• _EXERCISE PROMPT_
Reproduce word for word the passage of the methane-tracking article that opens with "MARS does something" and stops after "of political will.".

• _DOCUMENT EXCERPT_
◆ ◆ ◆

UNEP’s “MARS” System Turns Global Methane Tracker into a Climate Wake‑Up Call

UNEP’s “MARS” System

In the quiet of space, a growing fleet of methane‑watching satellites now scans the planet for invisible plumes of climate‑heating gas. On the ground, those plumes are triggering a new kind of diplomatic and industrial conversation—one that could reshape how countries and companies tackle one of the most powerful drivers of global warming. At the heart of this shift sits the United Nations Environment Programme’s (UNEP) Methane Alert and Response System, or MARS, a satellite‑driven platform that is fast becoming a central reference point in the global debate over methane emissions.

MARS does something that has never been done at scale before: it spots major methane leaks anywhere on Earth, ties them to specific sites, and then sends alerts to governments and companies so they can act. As methane emissions continue to climb—despite a raft of climate pledges and a “global methane pledge” launched in 2021—the system is being held up as both a technical breakthrough and a test of political will.

What MARS actually does
MARS operates as the operational backbone of UNEP’s International Methane Emissions Observatory (IMEO), a data‑to‑action hub designed to turn methane measurements into concrete mitigation steps. The system integrates data from dozens of methane‑sensitive satellites, including high‑resolution instruments that can detect very large point‑source plumes, often in the oil and gas sector, at scales of roughly a ton or more of methane per hour.

When a satellite identifies a strong methane signal above a facility or hotspot, algorithms help attribute the plume to a likely source—such as a gas field, compressor station, or processing plant—and MARS then notifies the relevant government authorities and, where possible, the operating company. Authorities can respond with site inspections, repairs, or policy adjustments, and UNEP promises to make much of the data and follow‑up analysis publicly available weeks after detection, creating a feedback loop of transparency and accountability.

That “detect‑notify‑track” loop is what distinguishes MARS from earlier methane‑monitoring efforts. Instead of merely publishing static maps or academic reports, the system is explicitly built to push information into the hands of decision‑makers and to keep an eye on whether promises translate into pipe fixes, flare‑ups, and better waste‑management practices.

Why methane is suddenly so central
Methane may be less famous than carbon dioxide, but its role in near‑term warming is outsized. Molecule for molecule, methane traps far more heat in the atmosphere over a 20‑year window, and UN‑backed assessments estimate that methane is responsible for roughly a third of the global warming the planet has seen so far. That means curbing methane is one of the fastest‑acting levers countries have to slow the pace of climate change, even as the world continues to grapple with the long‑term decarbonisation of energy systems.

◆ ◆ ◆

• _GIVEN DATA_
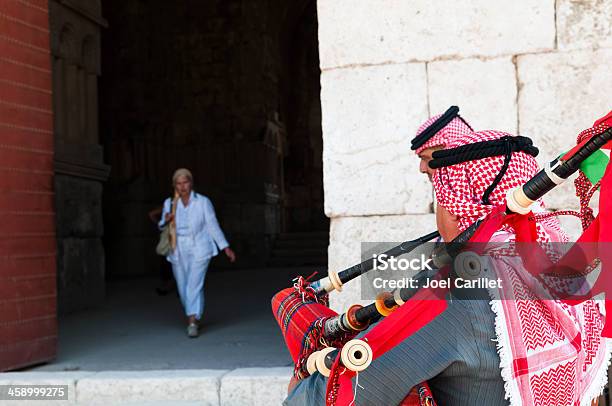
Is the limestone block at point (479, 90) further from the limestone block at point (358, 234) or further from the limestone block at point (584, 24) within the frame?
the limestone block at point (358, 234)

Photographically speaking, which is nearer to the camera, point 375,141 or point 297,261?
point 375,141

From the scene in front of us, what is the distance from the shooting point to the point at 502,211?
1.51 m

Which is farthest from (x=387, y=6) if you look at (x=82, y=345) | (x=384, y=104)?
(x=82, y=345)

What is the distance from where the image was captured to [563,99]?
3729 mm

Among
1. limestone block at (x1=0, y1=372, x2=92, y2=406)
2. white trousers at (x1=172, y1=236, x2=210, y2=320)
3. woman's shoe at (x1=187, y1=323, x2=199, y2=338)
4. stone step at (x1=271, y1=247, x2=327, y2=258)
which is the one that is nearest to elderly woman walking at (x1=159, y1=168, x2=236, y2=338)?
white trousers at (x1=172, y1=236, x2=210, y2=320)

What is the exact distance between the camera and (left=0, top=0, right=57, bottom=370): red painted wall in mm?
4629

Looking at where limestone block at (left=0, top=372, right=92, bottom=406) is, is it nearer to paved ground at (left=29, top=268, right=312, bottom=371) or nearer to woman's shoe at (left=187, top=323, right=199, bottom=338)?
paved ground at (left=29, top=268, right=312, bottom=371)

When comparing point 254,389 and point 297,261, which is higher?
point 297,261

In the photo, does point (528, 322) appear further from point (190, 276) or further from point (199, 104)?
point (199, 104)

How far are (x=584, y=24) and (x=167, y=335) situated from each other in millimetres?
4431

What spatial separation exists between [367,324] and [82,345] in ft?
15.1

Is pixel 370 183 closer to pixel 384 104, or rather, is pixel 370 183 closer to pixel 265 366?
pixel 384 104

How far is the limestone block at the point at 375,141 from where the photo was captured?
12.6 feet

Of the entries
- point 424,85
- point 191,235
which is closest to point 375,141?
point 424,85
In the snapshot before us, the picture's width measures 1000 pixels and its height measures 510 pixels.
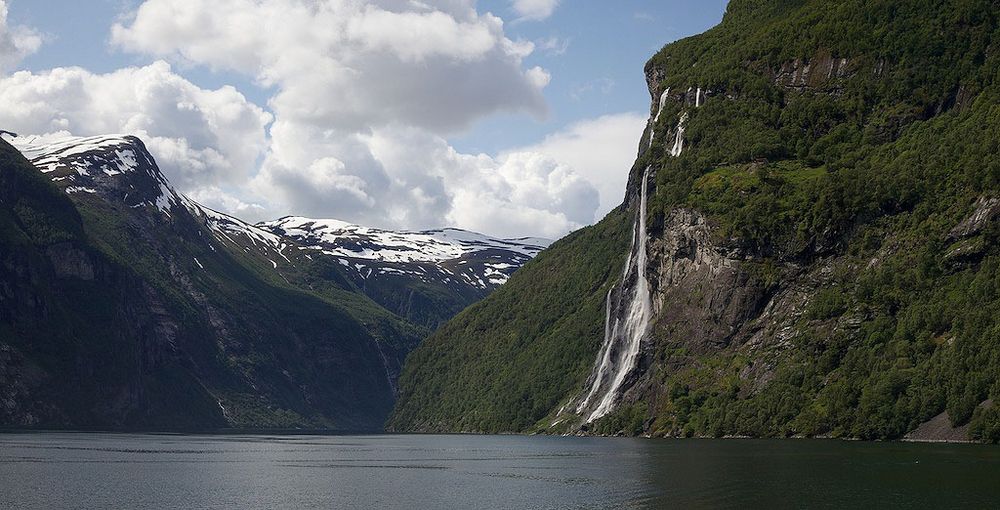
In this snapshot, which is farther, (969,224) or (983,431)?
(969,224)

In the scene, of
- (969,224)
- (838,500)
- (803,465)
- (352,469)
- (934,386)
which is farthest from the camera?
(969,224)

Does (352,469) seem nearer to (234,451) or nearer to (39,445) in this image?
(234,451)

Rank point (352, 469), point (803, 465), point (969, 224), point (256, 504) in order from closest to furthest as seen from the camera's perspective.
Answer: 1. point (256, 504)
2. point (803, 465)
3. point (352, 469)
4. point (969, 224)

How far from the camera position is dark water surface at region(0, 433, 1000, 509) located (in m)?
87.1

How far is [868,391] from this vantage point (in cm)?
16500

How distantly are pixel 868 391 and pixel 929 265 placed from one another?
26772mm

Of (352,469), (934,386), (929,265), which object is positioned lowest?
(352,469)

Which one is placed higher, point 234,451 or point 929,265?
point 929,265

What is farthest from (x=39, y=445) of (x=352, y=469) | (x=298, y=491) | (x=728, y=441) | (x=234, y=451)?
(x=728, y=441)

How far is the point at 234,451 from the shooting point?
178 m

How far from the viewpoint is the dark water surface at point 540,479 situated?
8712 cm

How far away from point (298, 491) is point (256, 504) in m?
11.9

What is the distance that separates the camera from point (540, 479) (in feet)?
373

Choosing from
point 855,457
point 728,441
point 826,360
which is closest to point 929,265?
point 826,360
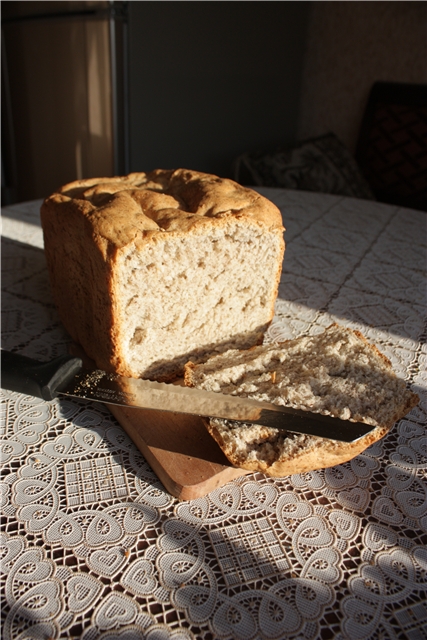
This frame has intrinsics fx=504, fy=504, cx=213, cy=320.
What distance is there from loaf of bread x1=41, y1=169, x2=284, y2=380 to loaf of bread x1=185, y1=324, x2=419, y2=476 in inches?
6.5

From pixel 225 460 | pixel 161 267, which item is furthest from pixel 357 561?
pixel 161 267

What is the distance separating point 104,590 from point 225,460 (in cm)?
40

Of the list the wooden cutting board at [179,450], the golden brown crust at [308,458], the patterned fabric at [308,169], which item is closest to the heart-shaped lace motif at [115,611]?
the wooden cutting board at [179,450]

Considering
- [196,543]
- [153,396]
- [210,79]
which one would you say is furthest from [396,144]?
[196,543]

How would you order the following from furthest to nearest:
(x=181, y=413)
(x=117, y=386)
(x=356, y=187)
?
(x=356, y=187), (x=117, y=386), (x=181, y=413)

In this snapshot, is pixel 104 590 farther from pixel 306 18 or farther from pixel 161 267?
pixel 306 18

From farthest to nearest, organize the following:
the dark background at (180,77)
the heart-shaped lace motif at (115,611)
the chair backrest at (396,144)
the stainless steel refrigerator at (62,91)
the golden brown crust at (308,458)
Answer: the chair backrest at (396,144) < the dark background at (180,77) < the stainless steel refrigerator at (62,91) < the golden brown crust at (308,458) < the heart-shaped lace motif at (115,611)

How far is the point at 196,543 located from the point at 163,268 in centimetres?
74

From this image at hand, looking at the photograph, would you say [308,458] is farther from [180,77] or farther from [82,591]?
[180,77]

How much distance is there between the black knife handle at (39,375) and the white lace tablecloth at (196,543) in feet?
0.18

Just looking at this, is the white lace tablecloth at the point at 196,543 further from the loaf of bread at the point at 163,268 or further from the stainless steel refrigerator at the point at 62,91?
the stainless steel refrigerator at the point at 62,91

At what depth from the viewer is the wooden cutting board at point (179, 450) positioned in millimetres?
1160

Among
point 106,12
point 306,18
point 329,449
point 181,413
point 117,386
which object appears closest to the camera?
point 329,449

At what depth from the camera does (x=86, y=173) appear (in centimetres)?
486
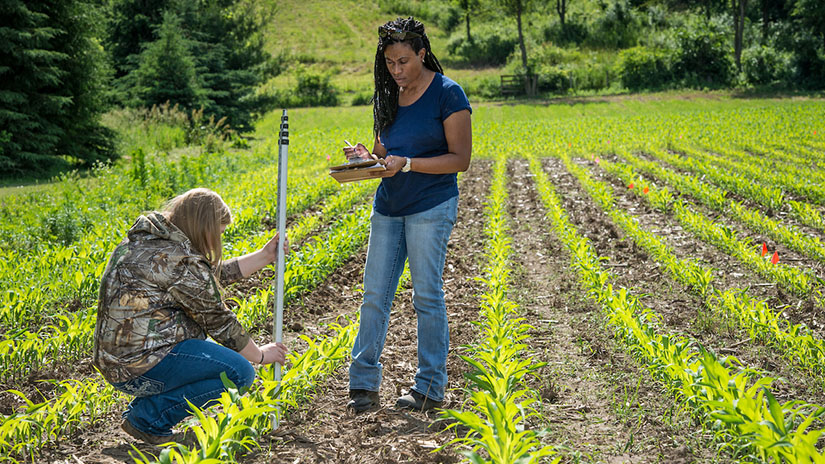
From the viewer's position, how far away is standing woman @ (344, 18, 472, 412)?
3.40 metres

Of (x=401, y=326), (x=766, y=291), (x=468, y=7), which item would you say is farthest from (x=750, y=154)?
(x=468, y=7)

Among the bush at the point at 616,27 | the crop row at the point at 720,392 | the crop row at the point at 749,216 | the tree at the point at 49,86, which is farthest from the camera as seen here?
the bush at the point at 616,27

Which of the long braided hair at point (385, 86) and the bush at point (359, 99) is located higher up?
the bush at point (359, 99)

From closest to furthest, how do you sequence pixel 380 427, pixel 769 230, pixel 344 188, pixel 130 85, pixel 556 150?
pixel 380 427, pixel 769 230, pixel 344 188, pixel 556 150, pixel 130 85

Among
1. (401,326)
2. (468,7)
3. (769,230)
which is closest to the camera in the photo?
(401,326)

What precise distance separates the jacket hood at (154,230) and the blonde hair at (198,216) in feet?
0.16

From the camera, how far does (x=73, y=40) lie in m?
14.0

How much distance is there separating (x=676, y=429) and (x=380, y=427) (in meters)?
1.53

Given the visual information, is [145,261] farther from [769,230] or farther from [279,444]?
[769,230]

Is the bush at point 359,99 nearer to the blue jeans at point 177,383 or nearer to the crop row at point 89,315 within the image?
the crop row at point 89,315

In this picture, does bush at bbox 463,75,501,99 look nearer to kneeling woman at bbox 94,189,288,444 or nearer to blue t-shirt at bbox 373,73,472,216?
blue t-shirt at bbox 373,73,472,216

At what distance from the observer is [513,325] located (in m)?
4.79

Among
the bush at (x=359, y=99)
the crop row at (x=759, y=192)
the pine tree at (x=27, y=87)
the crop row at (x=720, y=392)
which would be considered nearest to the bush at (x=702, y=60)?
the bush at (x=359, y=99)

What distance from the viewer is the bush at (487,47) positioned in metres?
50.0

◆ ◆ ◆

• _SOLUTION TO THIS PROBLEM_
MARS does something that has never been done at scale before: it spots major methane leaks anywhere on Earth, ties them to specific sites, and then sends alerts to governments and companies so they can act. As methane emissions continue to climb—despite a raft of climate pledges and a “global methane pledge” launched in 2021—the system is being held up as both a technical breakthrough and a test of political will.